Wideband autonomous SDR analysis engine forked from sdr-visual-suite
You can not select more than 25 topics Topics must start with a letter or number, can include dashes ('-') and can be up to 35 characters long.

15KB

Telemetry API Reference

This document describes the server-side telemetry collector, its runtime configuration, and the HTTP API exposed by sdrd.

The telemetry system is intended for debugging and performance analysis of the SDR pipeline, especially around source cadence, extraction, DSP timing, boundary artifacts, queue pressure, and other runtime anomalies.

Goals

The telemetry layer gives you three different views of runtime state:

  1. Live snapshot
    • Current counters, gauges, distributions, recent events, and collector status.
  2. Historical metrics
    • Timestamped metric samples that can be filtered by name, prefix, or tags.
  3. Historical events
    • Structured anomalies / warnings / debug events with optional fields.

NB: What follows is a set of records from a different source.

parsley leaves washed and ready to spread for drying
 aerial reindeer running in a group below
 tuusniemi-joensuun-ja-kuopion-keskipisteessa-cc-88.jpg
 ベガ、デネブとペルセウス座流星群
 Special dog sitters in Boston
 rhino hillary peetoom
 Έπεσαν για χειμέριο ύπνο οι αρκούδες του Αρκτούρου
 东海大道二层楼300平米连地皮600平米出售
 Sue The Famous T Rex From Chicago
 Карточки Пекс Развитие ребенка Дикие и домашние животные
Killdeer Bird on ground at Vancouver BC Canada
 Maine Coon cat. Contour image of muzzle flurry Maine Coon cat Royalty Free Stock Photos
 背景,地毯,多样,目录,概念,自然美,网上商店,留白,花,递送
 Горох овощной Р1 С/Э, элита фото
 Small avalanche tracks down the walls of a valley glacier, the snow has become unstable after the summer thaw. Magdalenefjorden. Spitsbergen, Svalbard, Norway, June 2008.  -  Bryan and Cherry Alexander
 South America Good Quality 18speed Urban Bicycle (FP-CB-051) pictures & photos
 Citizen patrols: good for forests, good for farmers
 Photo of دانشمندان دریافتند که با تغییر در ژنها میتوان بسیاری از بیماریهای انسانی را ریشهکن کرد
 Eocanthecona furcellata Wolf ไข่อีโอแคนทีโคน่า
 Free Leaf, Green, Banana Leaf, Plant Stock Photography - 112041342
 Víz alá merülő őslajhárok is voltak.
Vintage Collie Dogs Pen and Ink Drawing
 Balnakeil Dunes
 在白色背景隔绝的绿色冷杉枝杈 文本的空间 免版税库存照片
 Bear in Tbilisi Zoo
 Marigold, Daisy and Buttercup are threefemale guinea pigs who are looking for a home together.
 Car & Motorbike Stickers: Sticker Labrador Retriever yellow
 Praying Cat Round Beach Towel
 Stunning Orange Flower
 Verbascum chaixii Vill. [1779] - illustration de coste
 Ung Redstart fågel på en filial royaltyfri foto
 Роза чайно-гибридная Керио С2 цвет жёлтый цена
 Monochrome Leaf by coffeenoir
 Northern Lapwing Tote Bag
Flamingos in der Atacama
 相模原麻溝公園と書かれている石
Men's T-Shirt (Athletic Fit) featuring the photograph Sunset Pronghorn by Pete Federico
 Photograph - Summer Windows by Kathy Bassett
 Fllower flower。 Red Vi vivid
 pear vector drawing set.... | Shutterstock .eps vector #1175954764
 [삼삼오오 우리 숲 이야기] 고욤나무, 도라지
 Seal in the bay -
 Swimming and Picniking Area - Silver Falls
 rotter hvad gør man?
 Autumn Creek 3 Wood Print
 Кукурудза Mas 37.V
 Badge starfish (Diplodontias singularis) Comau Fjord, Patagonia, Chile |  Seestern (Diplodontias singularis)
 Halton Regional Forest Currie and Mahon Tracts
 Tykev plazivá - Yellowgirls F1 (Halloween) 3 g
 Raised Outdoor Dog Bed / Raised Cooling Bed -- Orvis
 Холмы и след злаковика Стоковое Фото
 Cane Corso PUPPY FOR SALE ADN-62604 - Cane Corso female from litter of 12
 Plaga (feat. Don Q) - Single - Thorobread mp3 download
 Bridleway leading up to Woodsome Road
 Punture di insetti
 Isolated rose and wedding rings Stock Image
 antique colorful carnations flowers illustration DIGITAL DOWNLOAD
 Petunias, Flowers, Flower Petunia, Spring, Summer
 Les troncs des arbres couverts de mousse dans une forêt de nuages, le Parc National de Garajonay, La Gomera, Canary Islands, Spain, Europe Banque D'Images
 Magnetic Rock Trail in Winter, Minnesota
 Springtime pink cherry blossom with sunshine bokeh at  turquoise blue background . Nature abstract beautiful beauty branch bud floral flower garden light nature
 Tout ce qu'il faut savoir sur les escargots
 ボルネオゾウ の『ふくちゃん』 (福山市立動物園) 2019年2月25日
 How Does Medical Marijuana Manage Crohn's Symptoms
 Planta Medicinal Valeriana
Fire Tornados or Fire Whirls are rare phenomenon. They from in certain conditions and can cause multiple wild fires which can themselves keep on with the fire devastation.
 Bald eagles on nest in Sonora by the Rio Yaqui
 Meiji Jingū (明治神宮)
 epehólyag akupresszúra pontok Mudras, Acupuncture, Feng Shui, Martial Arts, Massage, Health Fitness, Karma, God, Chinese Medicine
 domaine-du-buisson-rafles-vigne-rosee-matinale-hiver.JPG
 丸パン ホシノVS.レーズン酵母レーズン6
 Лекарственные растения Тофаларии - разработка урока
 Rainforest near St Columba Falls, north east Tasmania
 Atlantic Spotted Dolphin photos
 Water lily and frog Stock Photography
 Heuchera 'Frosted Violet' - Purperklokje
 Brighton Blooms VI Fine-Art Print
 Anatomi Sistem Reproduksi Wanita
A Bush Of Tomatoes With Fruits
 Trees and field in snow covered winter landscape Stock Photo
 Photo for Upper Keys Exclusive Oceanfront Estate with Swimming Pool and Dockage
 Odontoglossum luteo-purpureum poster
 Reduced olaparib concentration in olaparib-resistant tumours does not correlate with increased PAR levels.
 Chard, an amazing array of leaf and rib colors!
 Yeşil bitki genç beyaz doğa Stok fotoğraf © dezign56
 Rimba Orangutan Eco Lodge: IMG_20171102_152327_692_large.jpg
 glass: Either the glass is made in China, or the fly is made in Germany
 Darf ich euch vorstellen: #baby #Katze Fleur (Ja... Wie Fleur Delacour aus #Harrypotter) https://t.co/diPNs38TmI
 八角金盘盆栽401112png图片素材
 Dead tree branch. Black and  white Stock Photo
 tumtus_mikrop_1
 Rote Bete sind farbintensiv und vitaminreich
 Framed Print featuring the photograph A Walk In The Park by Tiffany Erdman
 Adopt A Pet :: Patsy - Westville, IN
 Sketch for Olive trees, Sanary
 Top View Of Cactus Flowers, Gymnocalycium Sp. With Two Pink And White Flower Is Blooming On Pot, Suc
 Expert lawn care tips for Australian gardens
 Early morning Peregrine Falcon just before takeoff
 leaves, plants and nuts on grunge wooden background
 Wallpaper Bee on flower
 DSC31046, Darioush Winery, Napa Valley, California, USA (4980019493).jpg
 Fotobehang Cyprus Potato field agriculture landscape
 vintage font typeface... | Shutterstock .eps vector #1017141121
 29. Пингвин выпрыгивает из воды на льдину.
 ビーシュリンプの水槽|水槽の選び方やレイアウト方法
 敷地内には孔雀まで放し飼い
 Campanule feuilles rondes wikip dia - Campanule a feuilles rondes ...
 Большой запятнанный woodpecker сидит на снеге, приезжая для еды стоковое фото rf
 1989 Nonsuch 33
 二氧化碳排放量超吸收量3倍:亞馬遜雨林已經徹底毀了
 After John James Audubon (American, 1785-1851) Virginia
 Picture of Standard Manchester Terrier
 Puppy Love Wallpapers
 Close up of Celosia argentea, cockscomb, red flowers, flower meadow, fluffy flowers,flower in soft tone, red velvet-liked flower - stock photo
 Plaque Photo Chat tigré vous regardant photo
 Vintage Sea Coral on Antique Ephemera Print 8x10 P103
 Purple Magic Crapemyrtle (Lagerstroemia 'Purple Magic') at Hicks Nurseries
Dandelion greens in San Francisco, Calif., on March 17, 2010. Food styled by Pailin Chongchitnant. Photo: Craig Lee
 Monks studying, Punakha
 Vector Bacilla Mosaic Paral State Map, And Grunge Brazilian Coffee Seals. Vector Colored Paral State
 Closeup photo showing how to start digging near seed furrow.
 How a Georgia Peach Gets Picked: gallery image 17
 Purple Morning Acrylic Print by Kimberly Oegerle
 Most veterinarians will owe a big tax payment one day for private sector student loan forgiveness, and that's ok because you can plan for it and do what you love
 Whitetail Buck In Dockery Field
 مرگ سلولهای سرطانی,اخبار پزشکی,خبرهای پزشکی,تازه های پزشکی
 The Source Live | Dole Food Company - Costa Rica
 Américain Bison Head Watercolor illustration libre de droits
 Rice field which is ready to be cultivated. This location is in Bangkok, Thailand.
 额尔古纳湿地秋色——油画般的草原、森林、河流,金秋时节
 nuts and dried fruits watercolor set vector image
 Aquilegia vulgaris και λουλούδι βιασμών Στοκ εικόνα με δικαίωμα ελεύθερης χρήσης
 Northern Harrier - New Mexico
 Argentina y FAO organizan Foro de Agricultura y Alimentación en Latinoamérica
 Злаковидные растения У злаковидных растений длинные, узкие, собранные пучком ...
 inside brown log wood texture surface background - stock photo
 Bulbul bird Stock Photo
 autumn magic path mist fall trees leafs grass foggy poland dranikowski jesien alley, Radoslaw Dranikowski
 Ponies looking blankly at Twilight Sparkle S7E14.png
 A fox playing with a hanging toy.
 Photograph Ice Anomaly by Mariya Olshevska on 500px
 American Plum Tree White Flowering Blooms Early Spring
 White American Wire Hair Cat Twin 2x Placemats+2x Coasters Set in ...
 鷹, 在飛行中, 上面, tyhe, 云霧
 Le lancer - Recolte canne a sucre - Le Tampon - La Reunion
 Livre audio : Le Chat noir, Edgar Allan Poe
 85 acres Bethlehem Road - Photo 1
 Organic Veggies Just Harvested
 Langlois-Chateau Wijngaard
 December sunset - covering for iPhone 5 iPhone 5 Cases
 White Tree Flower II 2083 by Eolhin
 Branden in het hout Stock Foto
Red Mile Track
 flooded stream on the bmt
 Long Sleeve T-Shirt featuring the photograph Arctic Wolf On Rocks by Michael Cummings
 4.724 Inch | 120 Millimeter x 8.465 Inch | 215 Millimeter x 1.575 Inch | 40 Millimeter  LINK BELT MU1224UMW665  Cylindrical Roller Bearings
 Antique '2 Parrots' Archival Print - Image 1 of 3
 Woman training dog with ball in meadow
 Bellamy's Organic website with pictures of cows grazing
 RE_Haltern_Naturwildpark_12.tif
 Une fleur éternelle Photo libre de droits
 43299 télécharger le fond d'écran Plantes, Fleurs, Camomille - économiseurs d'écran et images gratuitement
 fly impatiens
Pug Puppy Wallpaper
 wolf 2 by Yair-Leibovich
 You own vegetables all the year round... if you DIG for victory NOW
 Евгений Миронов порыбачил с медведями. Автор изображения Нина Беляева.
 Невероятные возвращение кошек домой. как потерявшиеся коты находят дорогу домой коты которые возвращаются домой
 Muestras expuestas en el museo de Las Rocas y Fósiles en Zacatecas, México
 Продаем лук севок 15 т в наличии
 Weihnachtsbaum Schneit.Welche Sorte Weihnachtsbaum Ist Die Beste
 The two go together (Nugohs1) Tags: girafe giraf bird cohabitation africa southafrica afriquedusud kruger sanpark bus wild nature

It is designed to be lightweight in normal operation and more detailed when heavy_enabled is turned on.


Base URLs

All telemetry endpoints live under:

  • /api/debug/telemetry/live
  • /api/debug/telemetry/history
  • /api/debug/telemetry/events
  • /api/debug/telemetry/config

Responses are JSON.


Data model

Metric types

Telemetry metrics are stored in three logical groups:

  • counter
    • Accumulating values, usually incremented over time.
  • gauge
    • Latest current value.
  • distribution
    • Observed numeric samples with summary stats.

A historical metric sample is returned as:

{
  "ts": "2026-03-25T12:00:00Z",
  "name": "stage.extract_stream.duration_ms",
  "type": "distribution",
  "value": 4.83,
  "tags": {
    "stage": "extract_stream",
    "signal_id": "1"
  }
}

Events

Telemetry events are structured anomaly/debug records:

{
  "id": 123,
  "ts": "2026-03-25T12:00:02Z",
  "name": "demod_boundary",
  "level": "warn",
  "message": "boundary discontinuity detected",
  "tags": {
    "signal_id": "1",
    "stage": "demod"
  },
  "fields": {
    "d2": 0.3358,
    "index": 25
  }
}

Tags

Tags are string key/value metadata used for filtering and correlation.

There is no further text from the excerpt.